L'Ukraine tente de défendre l'autoroute E50, qui relie Pokrovsk à l'ouest et rejoint la grande ville de Dnipro. Perdre cette route mettrait Pokrovsk en danger. Si la Russie s'emparait de Pokrovsk, l'ensemble du front ukrainien pourrait s'effondrer, une zone de villes industrielles et minières que les experts qualifient de « zone de concentration ».
« L'objectif principal de l'offensive estivale de la Russie est la capture complète de la région de Donetsk, en particulier la capture de la zone de concentration de Sloviansk-Kramatorsk », a déclaré Kevlyuk.
« Deux localités clés sont attaquées : Pokrovsk et Kostyantynivka. Si la Russie s'empare de ces zones, ce sera un coup dur pour l'Ukraine. Kostyantynivka mène à une vaste zone urbaine, d'Izioum jusqu'à Kramatorsk », a souligné Menon.
Alors que le conflit dégénérait en guerre d'usure, l'Ukraine et la Russie adoptèrent rapidement de nouvelles technologies et de nouvelles tactiques. Tandis que les forces russes s'appuyaient fortement sur leur masse et leur puissance de feu pour affaiblir l'armée ukrainienne, Kiev s'appuyait fortement sur des véhicules sans pilote pour pallier son manque d'effectifs et d'armes.
« Cependant, la Russie a toujours l’avantage en termes de personnel et d’équipement et peut conserver l’initiative sur le champ de bataille », a ajouté M. Menon.

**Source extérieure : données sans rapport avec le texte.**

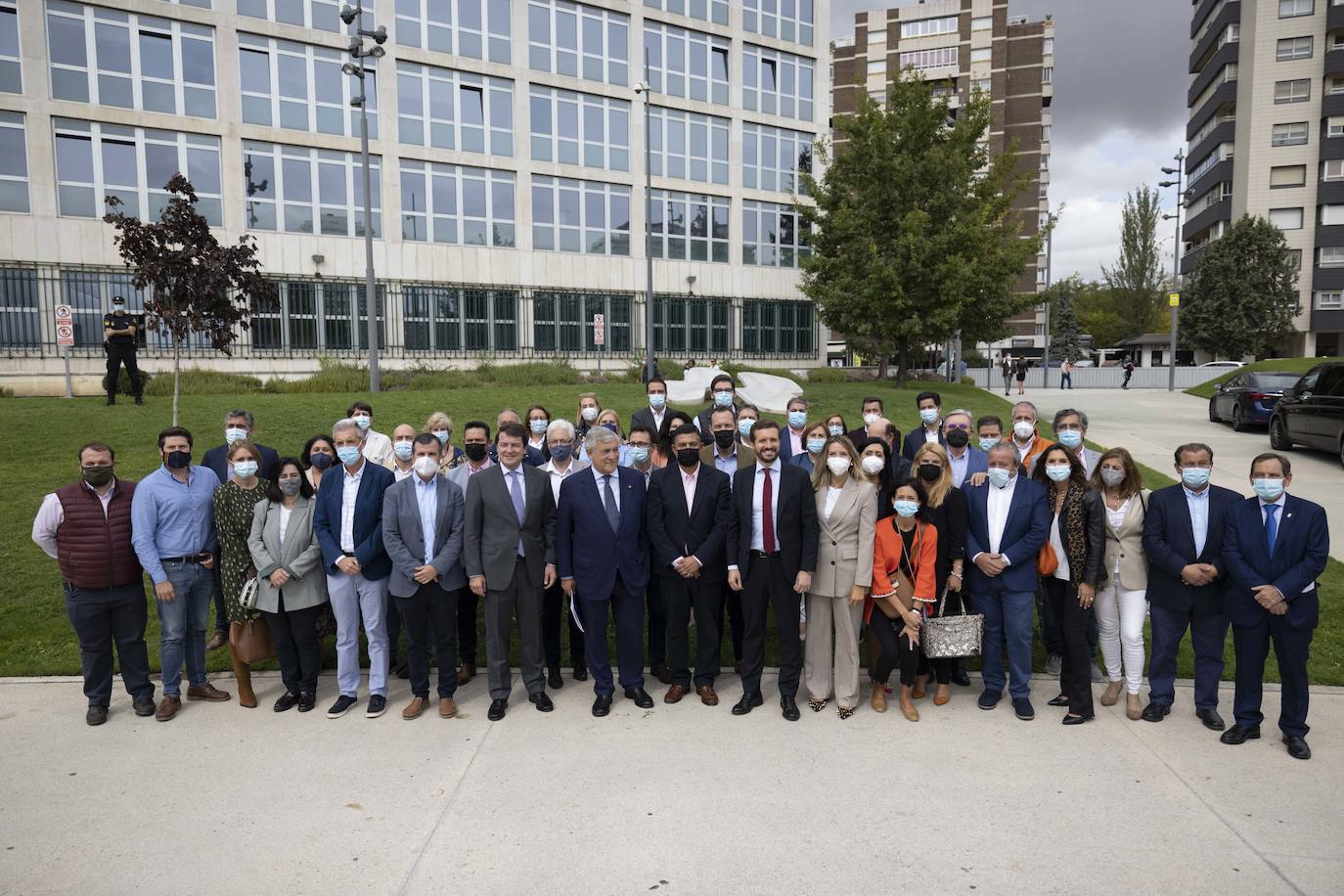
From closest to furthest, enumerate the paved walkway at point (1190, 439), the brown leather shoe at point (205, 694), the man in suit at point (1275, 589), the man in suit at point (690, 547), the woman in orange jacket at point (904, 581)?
the man in suit at point (1275, 589), the woman in orange jacket at point (904, 581), the man in suit at point (690, 547), the brown leather shoe at point (205, 694), the paved walkway at point (1190, 439)

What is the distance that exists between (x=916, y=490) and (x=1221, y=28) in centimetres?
7055

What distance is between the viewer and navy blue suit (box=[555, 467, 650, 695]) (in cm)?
A: 617

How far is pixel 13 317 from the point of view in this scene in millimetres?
23500

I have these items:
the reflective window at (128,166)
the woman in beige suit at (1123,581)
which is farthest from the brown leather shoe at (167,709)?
the reflective window at (128,166)

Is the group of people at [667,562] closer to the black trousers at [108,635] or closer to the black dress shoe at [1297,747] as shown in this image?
the black trousers at [108,635]

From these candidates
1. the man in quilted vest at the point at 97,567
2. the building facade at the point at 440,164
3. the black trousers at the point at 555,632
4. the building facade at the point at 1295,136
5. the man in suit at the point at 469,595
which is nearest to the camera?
the man in quilted vest at the point at 97,567

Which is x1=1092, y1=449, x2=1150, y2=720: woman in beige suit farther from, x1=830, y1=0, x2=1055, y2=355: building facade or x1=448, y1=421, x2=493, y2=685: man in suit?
x1=830, y1=0, x2=1055, y2=355: building facade

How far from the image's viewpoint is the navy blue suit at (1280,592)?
522 cm

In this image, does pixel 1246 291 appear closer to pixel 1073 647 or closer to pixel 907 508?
pixel 1073 647

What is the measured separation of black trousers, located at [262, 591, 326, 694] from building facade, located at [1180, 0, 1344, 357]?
194 feet

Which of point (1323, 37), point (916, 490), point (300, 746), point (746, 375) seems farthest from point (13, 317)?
point (1323, 37)

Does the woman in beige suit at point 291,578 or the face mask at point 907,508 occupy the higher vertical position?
the face mask at point 907,508

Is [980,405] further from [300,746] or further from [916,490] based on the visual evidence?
[300,746]

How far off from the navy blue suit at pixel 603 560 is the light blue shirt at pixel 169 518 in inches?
105
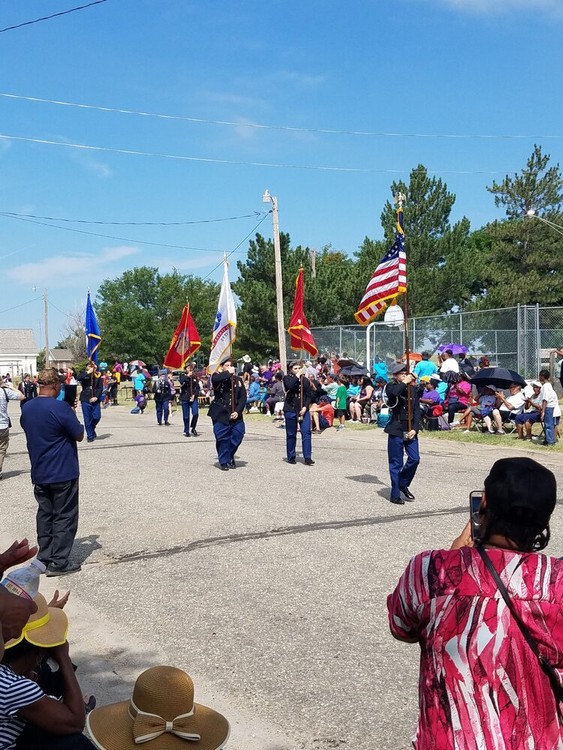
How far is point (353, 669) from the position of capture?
5.00 metres

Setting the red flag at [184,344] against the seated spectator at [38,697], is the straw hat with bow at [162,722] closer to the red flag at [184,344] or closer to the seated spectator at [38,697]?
the seated spectator at [38,697]

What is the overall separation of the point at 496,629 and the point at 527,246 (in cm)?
4589

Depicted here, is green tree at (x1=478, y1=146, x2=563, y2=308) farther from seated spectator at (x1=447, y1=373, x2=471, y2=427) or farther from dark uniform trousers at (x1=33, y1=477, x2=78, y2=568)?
dark uniform trousers at (x1=33, y1=477, x2=78, y2=568)

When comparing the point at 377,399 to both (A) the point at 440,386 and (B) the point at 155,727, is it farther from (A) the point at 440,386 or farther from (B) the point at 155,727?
(B) the point at 155,727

Malgré les améliorations apportées par l'Ukraine à ses tactiques d'utilisation de drones, le problème de la pénurie d'effectifs demeure entier. Malgré les modifications apportées aux lois de mobilisation et aux règlements relatifs au service militaire, de nombreuses unités ukrainiennes sont encore contraintes de combattre sur le champ de bataille pendant de longues périodes sans repos ni ravitaillement suffisants.
« Il existe une crise importante en matière de recrutement, de mobilisation, de formation et d'équipement au sein des forces armées ukrainiennes. Mais même si tous ces problèmes sont résolus, des problèmes plus importants, comme l'inefficacité du commandement et du contrôle et l'inadéquation des structures organisationnelles, persisteront », a noté l'analyste Torres.
« Le temps joue contre l’Ukraine », a souligné M. Torres.